- DVD cover
- Directed by: Michelangelo Antonioni
- Written by: Michelangelo Antonioni; Giorgio Bassani; Suso Cecchi d'Amico; Diego Fabbri; Roger Nimier (French); Turi Vasile;
- Produced by: Mario Gabrielli
- Starring: Franco Interlenghi; Anna Maria Ferrero; Eduardo Ciannelli;
- Cinematography: Enzo Serafin
- Edited by: Eraldo Da Roma
- Music by: Giovanni Fusco
- Production companies: Film Costellazione Produzione; Société Générale de Cinématographie;
- Distributed by: Film Costellazione Produzione
- Release dates: 4 September 1953 (US); 21 October 1953 (Italy); 2 January 1963 (France);
- Running time: 110 minutes
- Countries: Italy; France;
- Languages: French; Italian; English;

= I Vinti =

1953 Italian film

I vinti (The Vanquished) is a 1953 drama film directed by Michelangelo Antonioni. An anthology film, it consists of three separate stories in three different countries, all with the common theme of youths who commit murders. In the French story, set in Paris, two schoolboys decide to kill a classmate for his money. In the Italian story, set in Rome, a university student who is involved in smuggling cigarettes shoots a man during a police raid. In the English story, set in London, a young unemployed man says he has found the body of a woman and tries to sell his story to the press. The film was a project of Film Constellation to Suso Cecchi d'Amico, who proposed Antonioni as director, and it screened at the 1953 Venice Film Festival.

• **RAW DATA**:
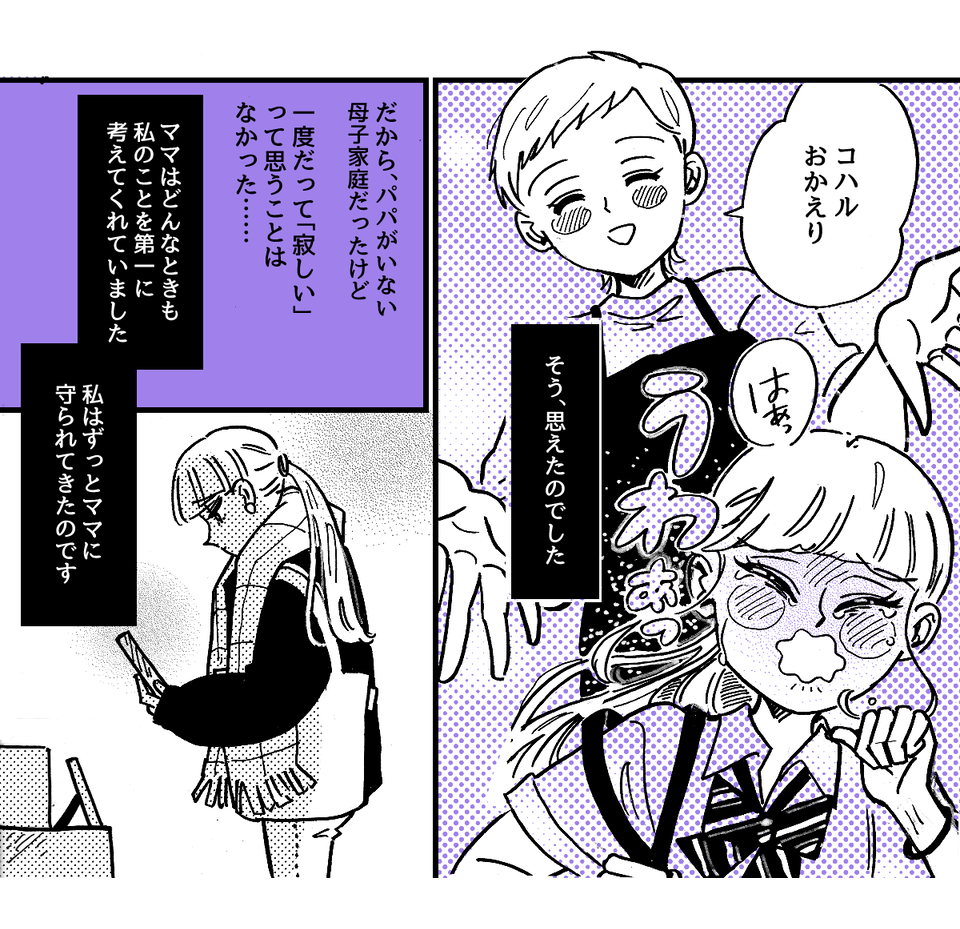 8-2-2fix【全10話】職業「エロ漫画家」が娘にバレた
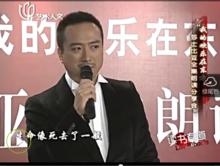 金鋒[影視劇配音演員]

• **ACTIVITY**: According to the I Vinti article, at which festival was the film screened?

• **SOLUTION TO THE PROBLEM**: The 1953 Venice Film Festival.